Emeklileri adını bile bilmedikleri bir derneğe üye yapıp, maaşlarından kesinti yapanlar 14 milyon TL’yi zimmetlerine geçirirken yakalandı. Üyelerinin adını bilmediği, emekliler için ne yaptığı meçhul “700 bin kişilik bir örgüt” için SGK tarafından yapılan kesintiler kelimenin gerçek anlamıyla dolandırıcılık suçudur.
Yakalananlar sadece emeklileri sahte olarak üye yapanlar değildir. Aynı zamanda emeklilerin bordrosu olmamasından faydalanarak taşeron bir derneği ihya etmeye çalışanlardır. Bu nedenle SGK’ya soruyoruz, emeklilerden bugüne kadar hangi adlar altında ne kadar kesinti yaptınız? Bu dernek, emeklilerin bilgilerini sizden ne zaman aldılar, bu bilgiler ne gerekçeyle, hangi hesaplar karşılığı derneğe aktarıldı.
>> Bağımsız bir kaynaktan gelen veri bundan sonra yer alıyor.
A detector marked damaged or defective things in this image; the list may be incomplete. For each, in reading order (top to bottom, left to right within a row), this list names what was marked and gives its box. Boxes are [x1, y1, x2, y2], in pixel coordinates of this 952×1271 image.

Ortadaki suç aynı zamanda siyasi yönleri olan bir suçtur. Hergün demokrasiden, özgürlüklerden bahsetmeye kalkıp daha dün Emekli-Sen sendikasını kapattıranların neyin peşinde olduğu daha net anlaşıldı. AKP iktidarı halkın en temel haklarını, sağlık hakkını, emeklilik hakkını, güvenceli çalışma ve insanca yaşam gasp ederken sesini çıkarmayacak dernekler ve sendikalar yaratmak istiyor. Bu amaçla, halkın, emekçilerin, emeklilerin haklarını savunan her türlü örgütlülüğe saldırırken, sermaye ve iktidar taşeronu örgütler için her türlü desteği esirgemiyor. Emeklilerin maaşlarından yapılan kesinti bu desteğin en arsızca, en yüzsüzce örneklerinden birini oluşturuyor. Bir işçinin sendikaya üye olabilmesi için noter şartı gerekirken, her ne hikmetse bu derneklere 700 bin kişi bir şekilde üye yapılıyor. Açıkça suç işleniyor.
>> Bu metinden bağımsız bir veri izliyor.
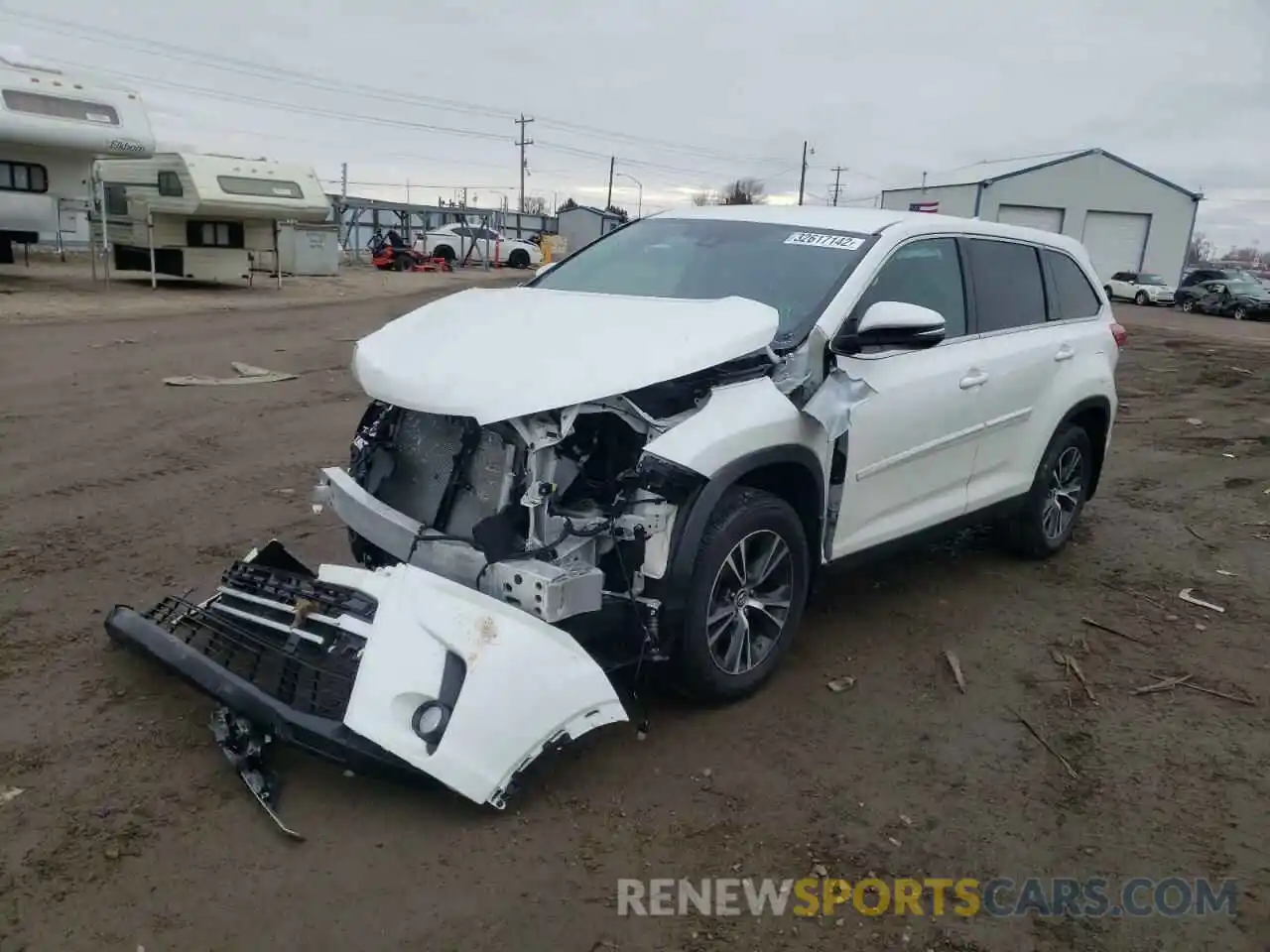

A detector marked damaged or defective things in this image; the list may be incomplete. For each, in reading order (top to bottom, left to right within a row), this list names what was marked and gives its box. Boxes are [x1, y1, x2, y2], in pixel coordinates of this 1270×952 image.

crumpled hood [352, 286, 777, 423]
white damaged suv [106, 205, 1122, 817]
detached front bumper cover [103, 542, 629, 812]
damaged fender [337, 563, 629, 807]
Bu suçun işlenmesinin bir nedeni elbette akçeli kaygılardır. Bu paralarla Ankara’da yaptırılan banyolu, yatak odalı, lüks plazadaki dernek merkezi bu hesapların büyüklüğünü göstermektedir. Ancak diğer taraftan suçun siyasi temelleri de mevcuttur. Bu derneğin yöneticilerinin aynı zamanda SGK toplantılarına katılmaları ve en büyük hak gaspları karşısında dahi çıtlarını çıkarmazken sefalet ücretlerine “teşekkür etmeleri” tesadüf değildir. Bu taşeron örgütler, kazandıklarının hakkını iktidara işbirlikçilik yaparak vermektedir.
SGK olayın ciddiyetinden uzak bir biçimde, emeklilere çağrı yaparak derneklerden paralarını geri isteyebileceklerini söylemektedir. Bu nasıl bir aymazlıktır? SGK bu zararın sorumlusudur ve paraları derhal geri ödemesi gerekmektedir. Dernekten tahsilatı yapması gereken de emekliler değil, bu suçun sorumluluğunu üzerinden atamayacak olan SGK’dır.
Uzun lafın kısası bizler burada hem dernek hem SGK yöneticileri hakkında savcılığa ihbarda bulunmaya geldik. Sadece 18 TL’mizin değil, insanca yaşam hakkımızın her yıl daha fazla gasp edilmesinin hesabını da sormaya geldik. Ve sonuna kadar bu davamızın takipçisi olacağımızı buradan bir kere daha ilan ediyoruz.